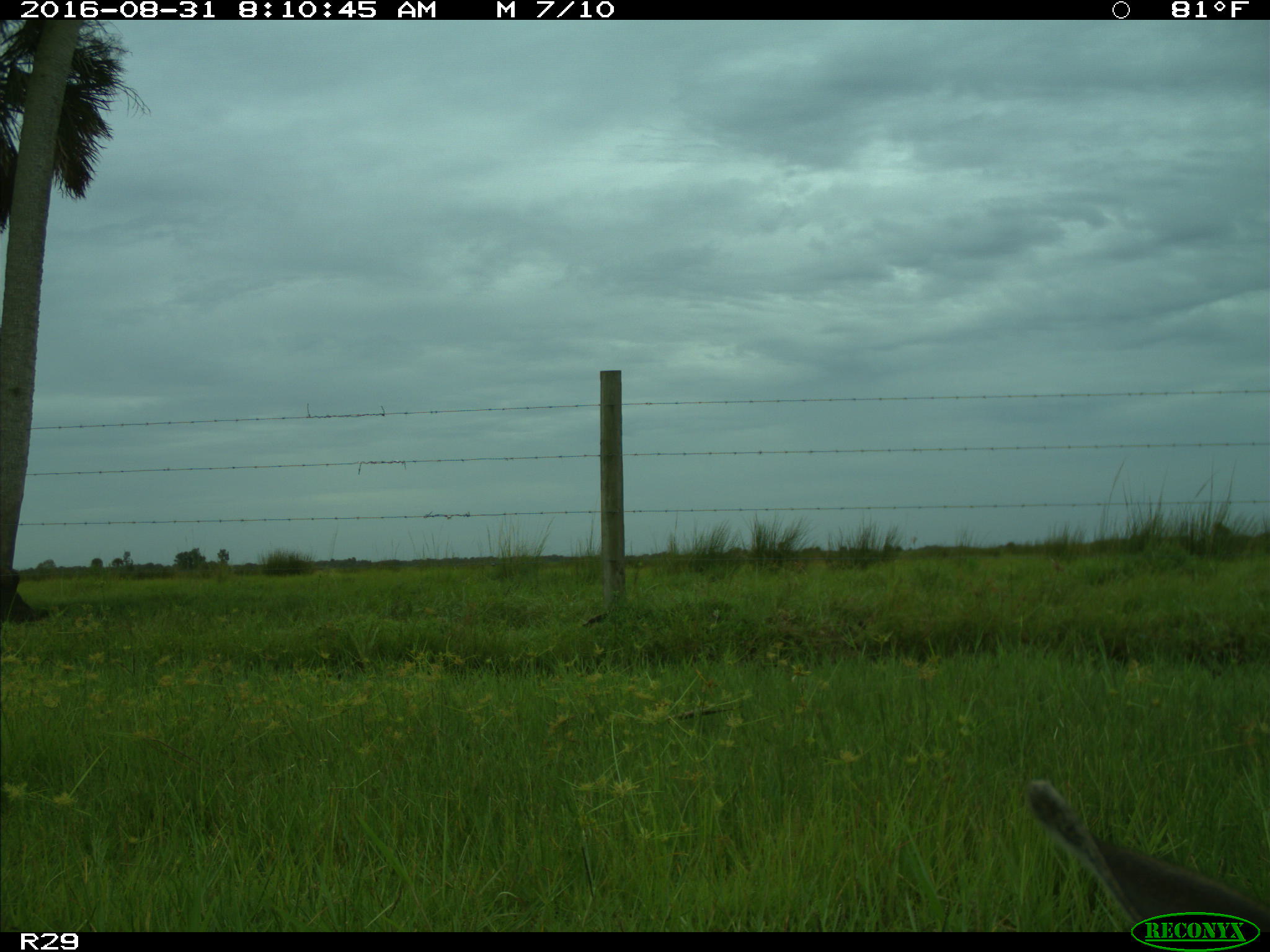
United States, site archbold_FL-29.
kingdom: Animalia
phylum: Chordata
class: Mammalia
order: Artiodactyla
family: Cervidae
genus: Odocoileus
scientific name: Odocoileus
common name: deer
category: unidentified deer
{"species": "unidentified deer (deer) (Odocoileus)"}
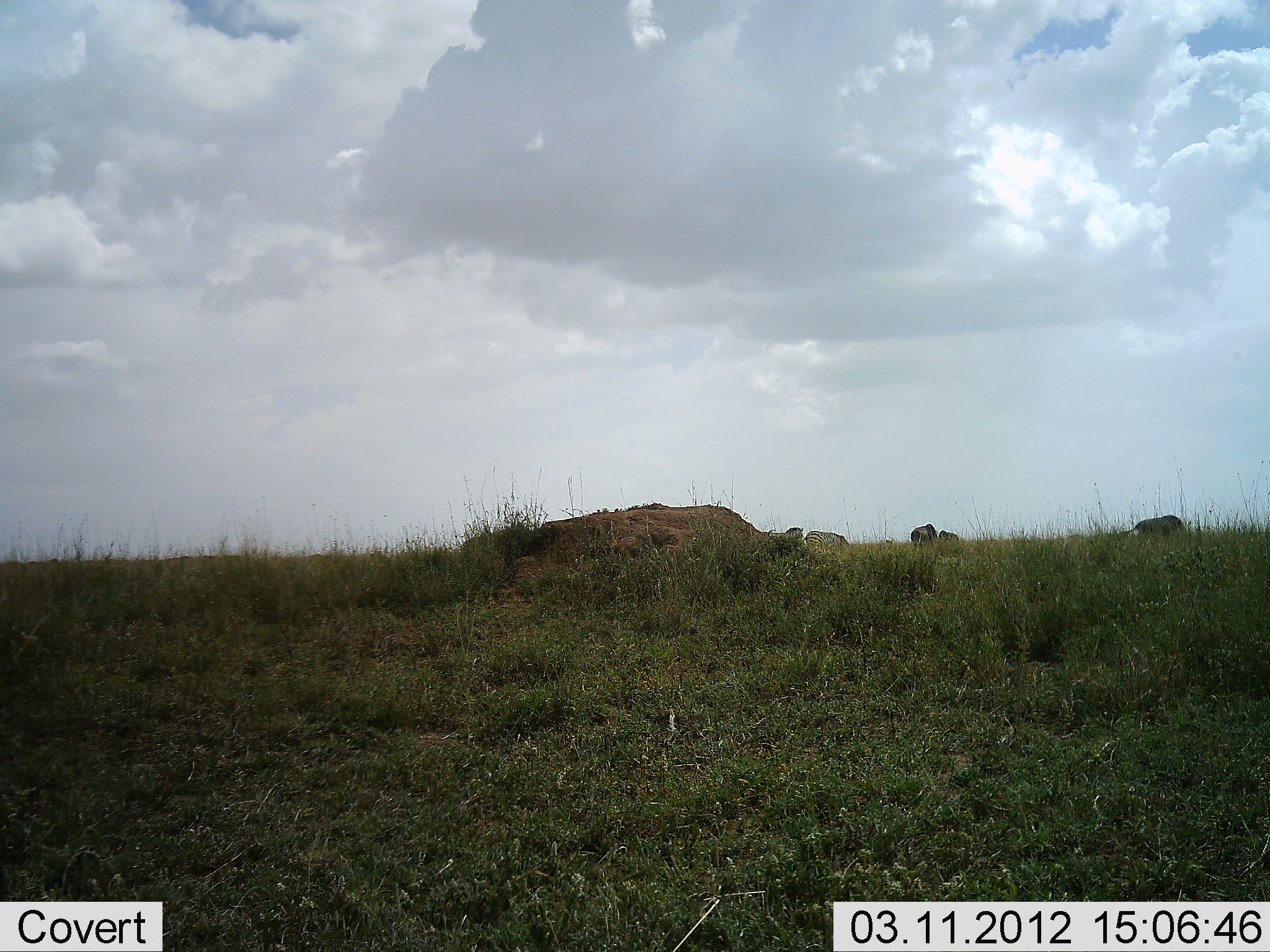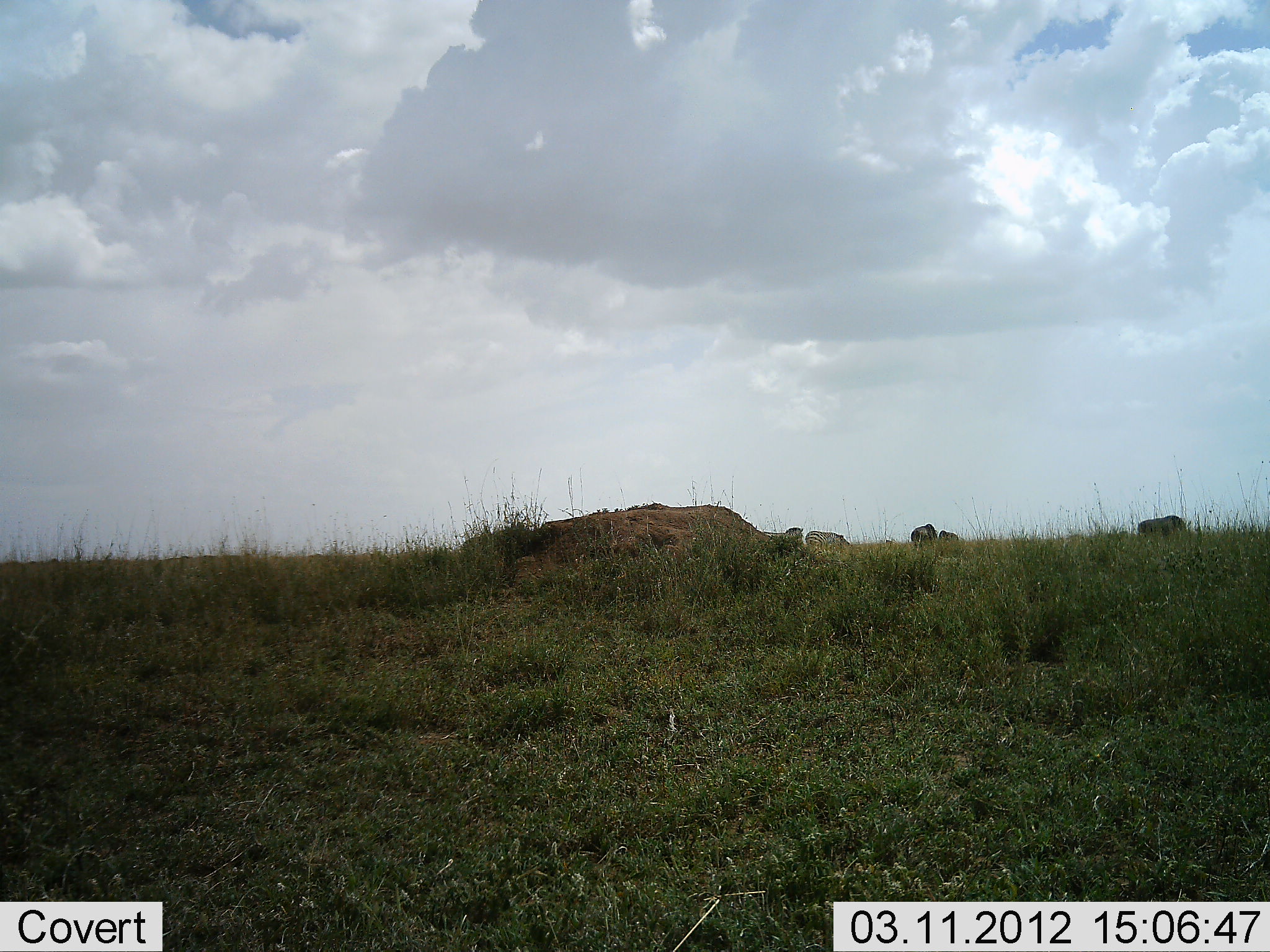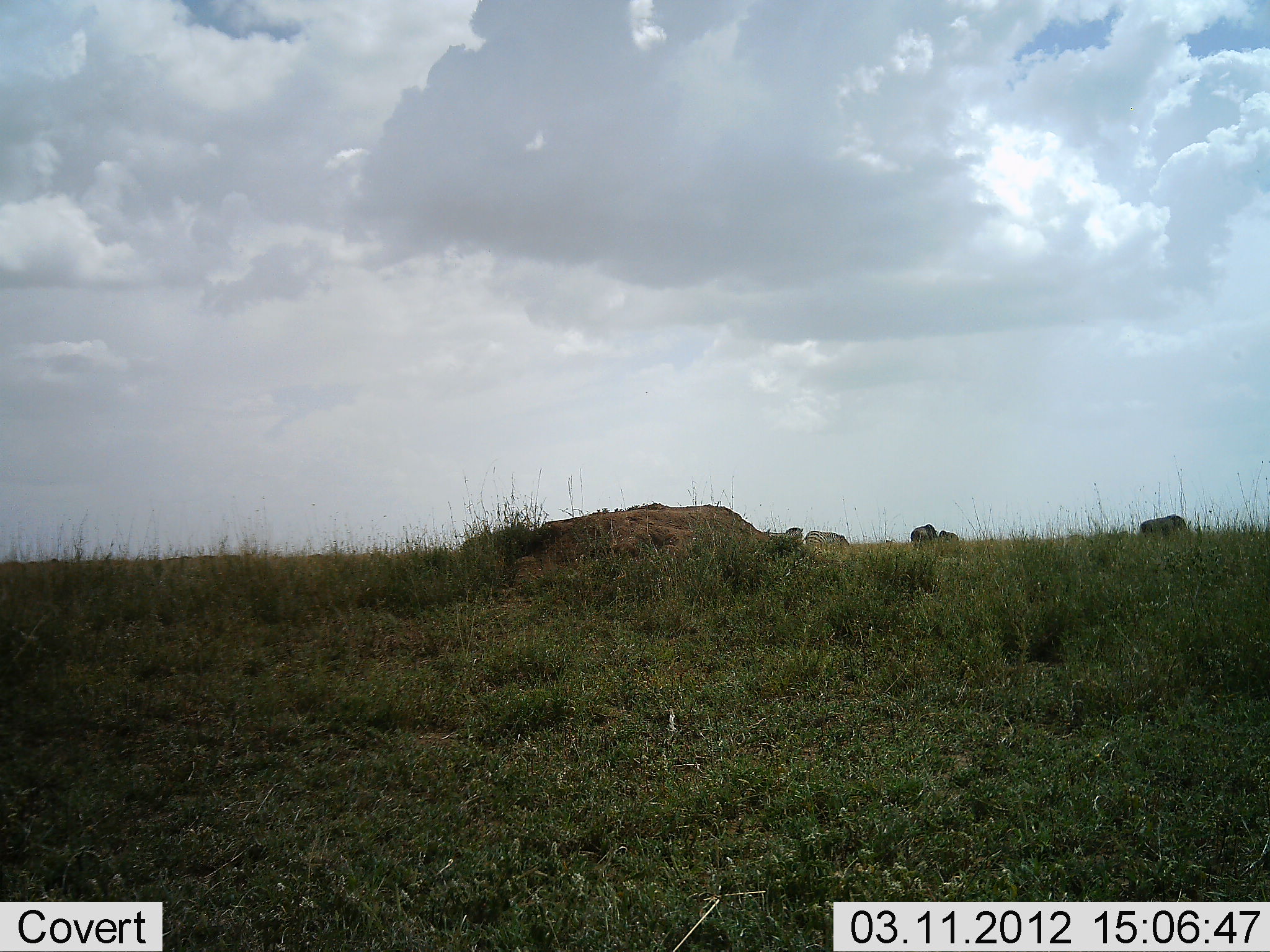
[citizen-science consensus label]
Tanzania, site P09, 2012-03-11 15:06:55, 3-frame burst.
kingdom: Animalia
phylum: Chordata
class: Mammalia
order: Artiodactyla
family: Bovidae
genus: Connochaetes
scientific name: Connochaetes taurinus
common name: blue wildebeest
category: wildebeest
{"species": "wildebeest (blue wildebeest) (Connochaetes taurinus)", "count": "3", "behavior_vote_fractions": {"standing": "71%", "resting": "0%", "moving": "0%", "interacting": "0%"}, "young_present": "0%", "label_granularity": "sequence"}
#####
**AIM OF THE TASK:**
Dropping every picture, restate the material word for word.

**RESPONSE TO THIS EXERCISE:**
United States, site archbold_FL-29.
kingdom: Animalia
phylum: Chordata
class: Mammalia
order: Artiodactyla
family: Cervidae
genus: Odocoileus
scientific name: Odocoileus
common name: deer
category: unidentified deer
{"species": "unidentified deer (deer) (Odocoileus)"}
[citizen-science consensus label]
Tanzania, site P09, 2012-03-11 15:06:55, 3-frame burst.
kingdom: Animalia
phylum: Chordata
class: Mammalia
order: Artiodactyla
family: Bovidae
genus: Connochaetes
scientific name: Connochaetes taurinus
common name: blue wildebeest
category: wildebeest
{"species": "wildebeest (blue wildebeest) (Connochaetes taurinus)", "count": "3", "behavior_vote_fractions": {"standing": "71%", "resting": "0%", "moving": "0%", "interacting": "0%"}, "young_present": "0%", "label_granularity": "sequence"}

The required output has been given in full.